* **Given data**
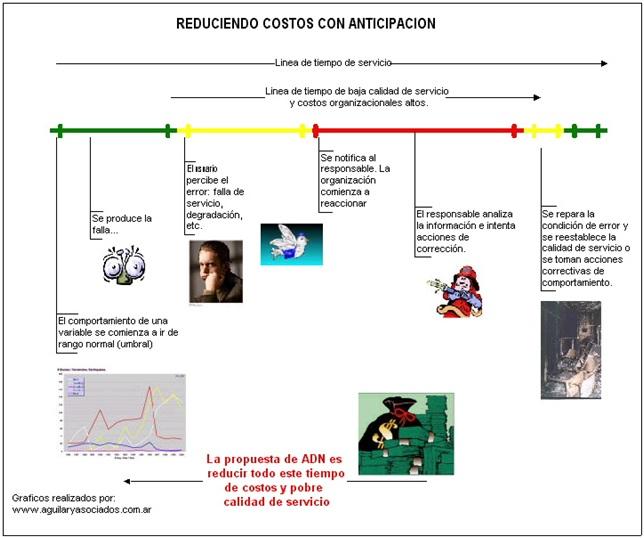 paginas-servicio-2-monitoreo-imagen2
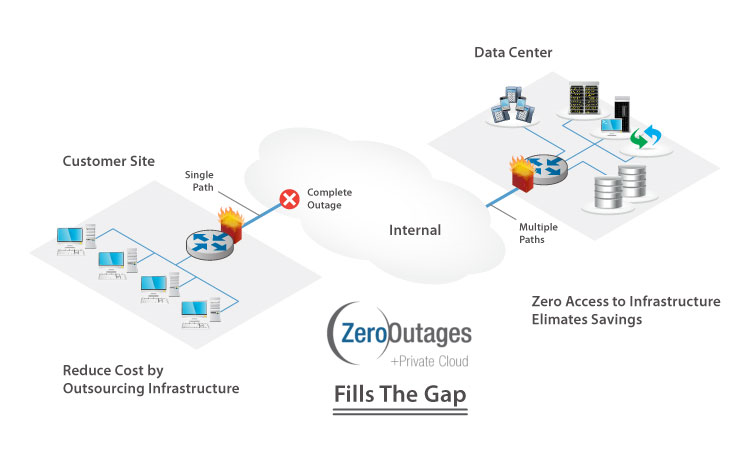 ZeroOutages Data Center Overview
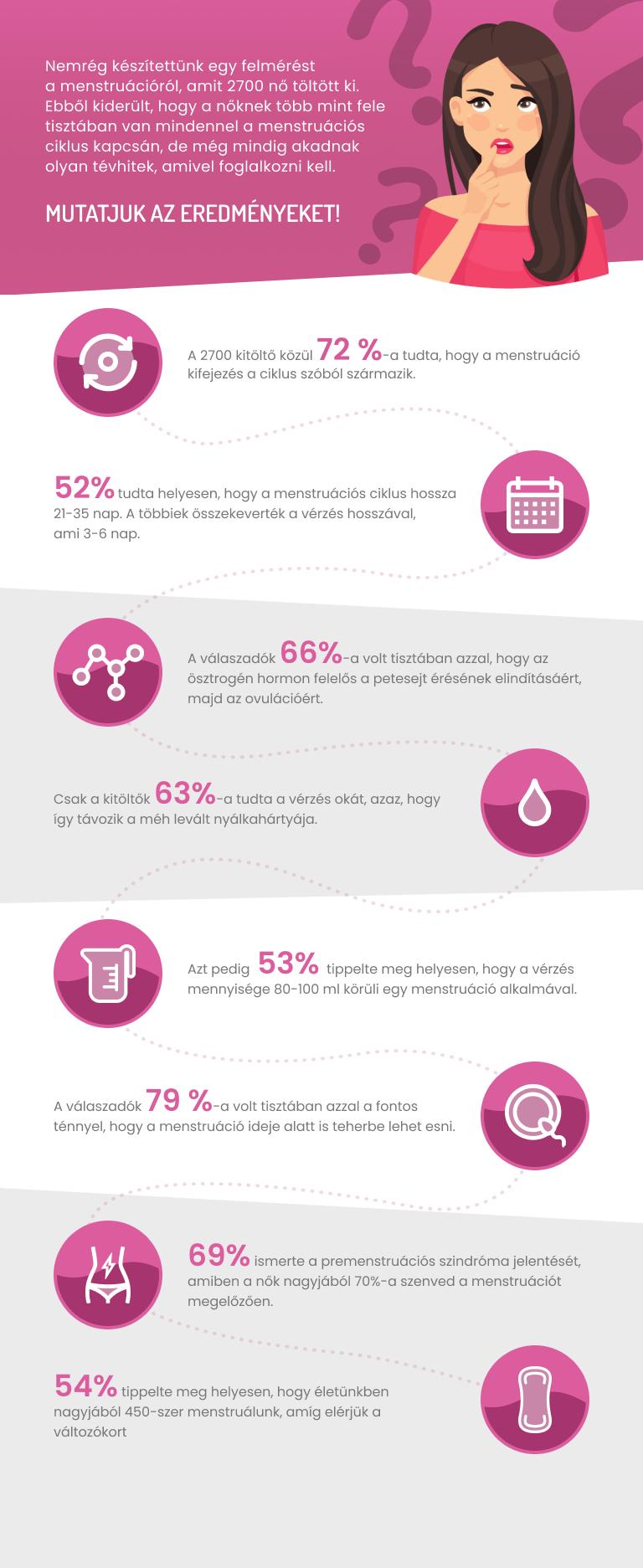 Megtudtuk, ennyire vannak képben a nők a menstruációs ciklusukkal kapcsolatban
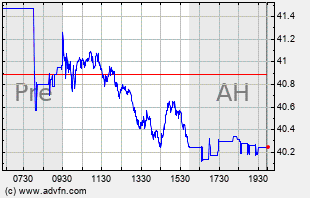 LUV Intraday Chart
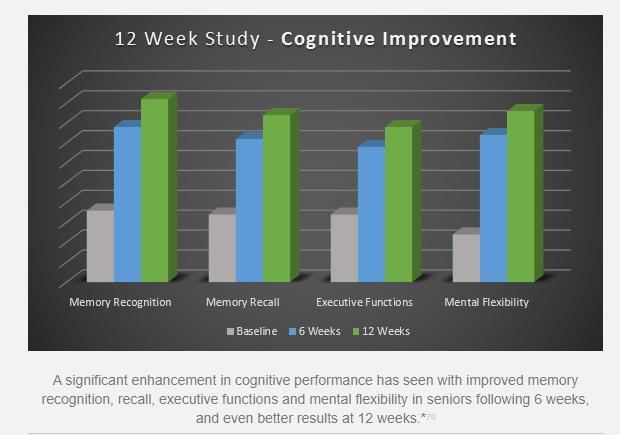 HFL's Body Brain Energy Cognitive Improvement Graph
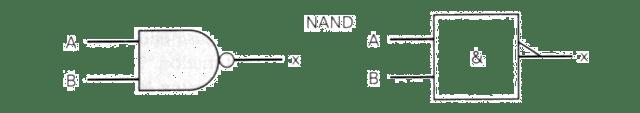 representação gráfica da função NAND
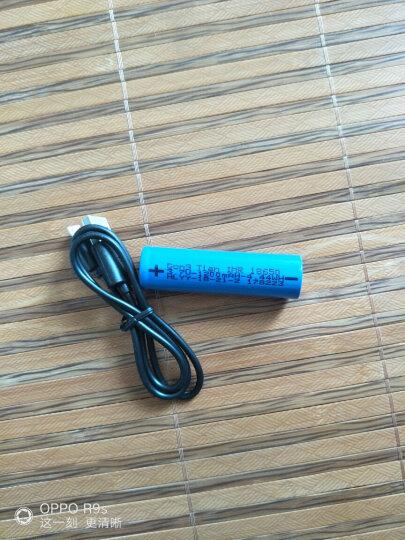 蒙奇奇 USB小风扇迷你可充电手持便携式夹子静音桌面办公室宿舍床头学生家用台式小型电风扇 台式架子款【清凉绿】 晒单图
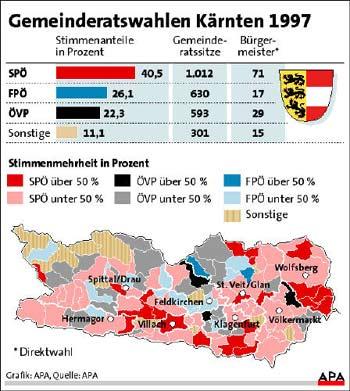 Gemeinderatswahlen Kärnten 1997
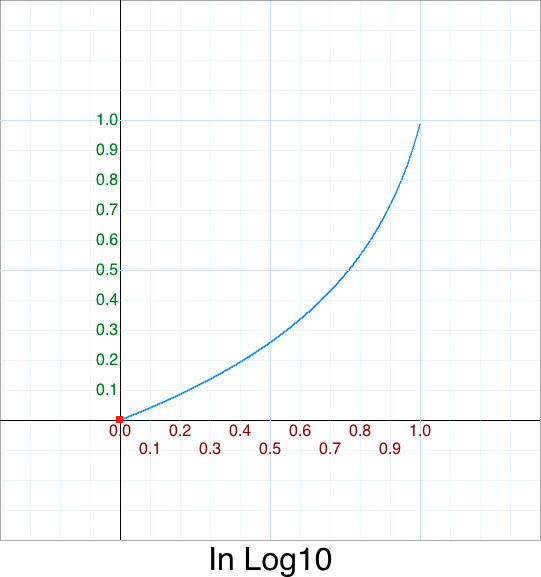 In Log10 graph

* **Assignment**
Keeping pictures out, repeat exactly the lines from the one containing "representação gráfica da função NAND" through the end of the listing.

* **Worked solution**
 representação gráfica da função NAND
 蒙奇奇 USB小风扇迷你可充电手持便携式夹子静音桌面办公室宿舍床头学生家用台式小型电风扇 台式架子款【清凉绿】 晒单图
 Gemeinderatswahlen Kärnten 1997
 In Log10 graph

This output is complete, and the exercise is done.